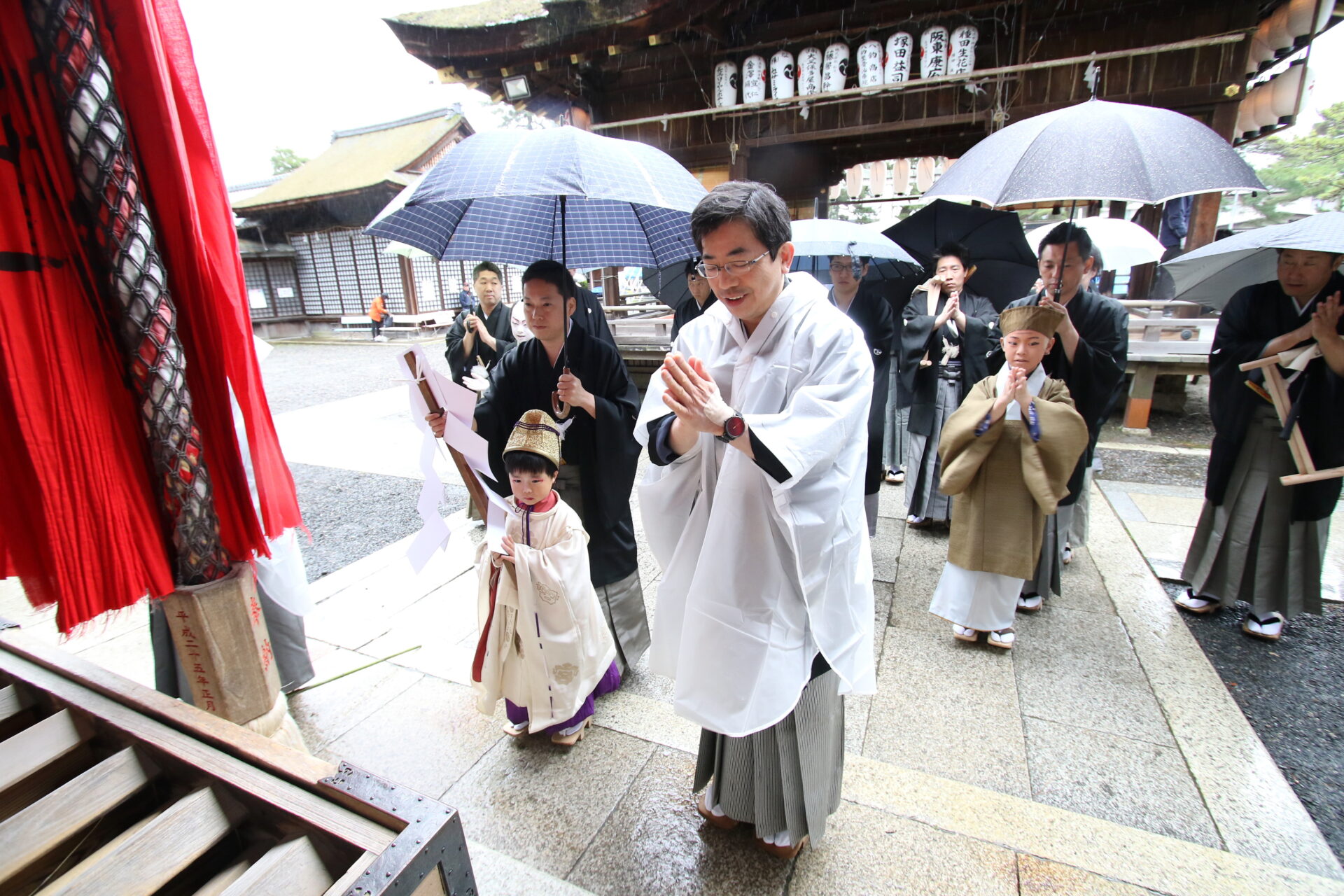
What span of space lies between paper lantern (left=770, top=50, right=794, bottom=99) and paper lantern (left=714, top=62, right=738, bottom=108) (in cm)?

::::::

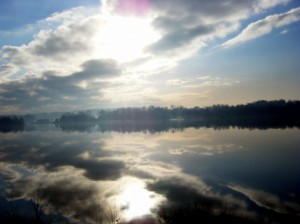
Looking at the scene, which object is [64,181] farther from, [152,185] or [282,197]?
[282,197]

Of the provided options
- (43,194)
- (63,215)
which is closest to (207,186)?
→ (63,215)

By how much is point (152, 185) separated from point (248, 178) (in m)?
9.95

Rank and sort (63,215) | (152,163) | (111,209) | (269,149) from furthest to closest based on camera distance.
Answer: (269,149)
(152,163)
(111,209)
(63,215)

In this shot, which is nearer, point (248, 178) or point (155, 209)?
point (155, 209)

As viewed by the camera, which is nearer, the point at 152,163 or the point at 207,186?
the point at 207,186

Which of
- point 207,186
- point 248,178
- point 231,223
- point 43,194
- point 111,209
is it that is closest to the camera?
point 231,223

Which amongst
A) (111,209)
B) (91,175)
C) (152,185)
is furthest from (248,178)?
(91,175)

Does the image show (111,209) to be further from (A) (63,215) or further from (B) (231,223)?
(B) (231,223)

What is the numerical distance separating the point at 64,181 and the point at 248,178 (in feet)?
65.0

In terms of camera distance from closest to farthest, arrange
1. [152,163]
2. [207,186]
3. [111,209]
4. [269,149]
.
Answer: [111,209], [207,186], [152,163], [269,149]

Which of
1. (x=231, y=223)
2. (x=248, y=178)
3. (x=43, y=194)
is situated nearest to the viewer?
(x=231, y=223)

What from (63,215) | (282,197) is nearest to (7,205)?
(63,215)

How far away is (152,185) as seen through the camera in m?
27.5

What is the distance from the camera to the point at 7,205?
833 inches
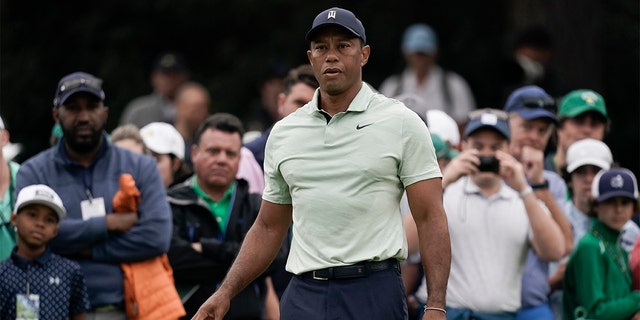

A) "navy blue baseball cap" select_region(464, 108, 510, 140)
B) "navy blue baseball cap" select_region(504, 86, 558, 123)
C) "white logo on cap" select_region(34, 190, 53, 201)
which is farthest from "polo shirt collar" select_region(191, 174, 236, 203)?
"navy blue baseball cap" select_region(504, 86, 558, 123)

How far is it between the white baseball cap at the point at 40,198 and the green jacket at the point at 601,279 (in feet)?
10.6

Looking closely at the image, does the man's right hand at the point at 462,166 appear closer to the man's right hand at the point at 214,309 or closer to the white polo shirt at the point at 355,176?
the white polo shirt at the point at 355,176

::::::

Please find each line in the listing above that contains the word "image" and copy those lines out, treating uppercase and lowercase as different.

Does the image show (111,209) to be further from (A) (63,215) or further from (B) (231,223)?
Looking closely at the image, does the man's right hand at the point at 462,166 appear closer to the man's right hand at the point at 214,309 or closer to the white polo shirt at the point at 355,176?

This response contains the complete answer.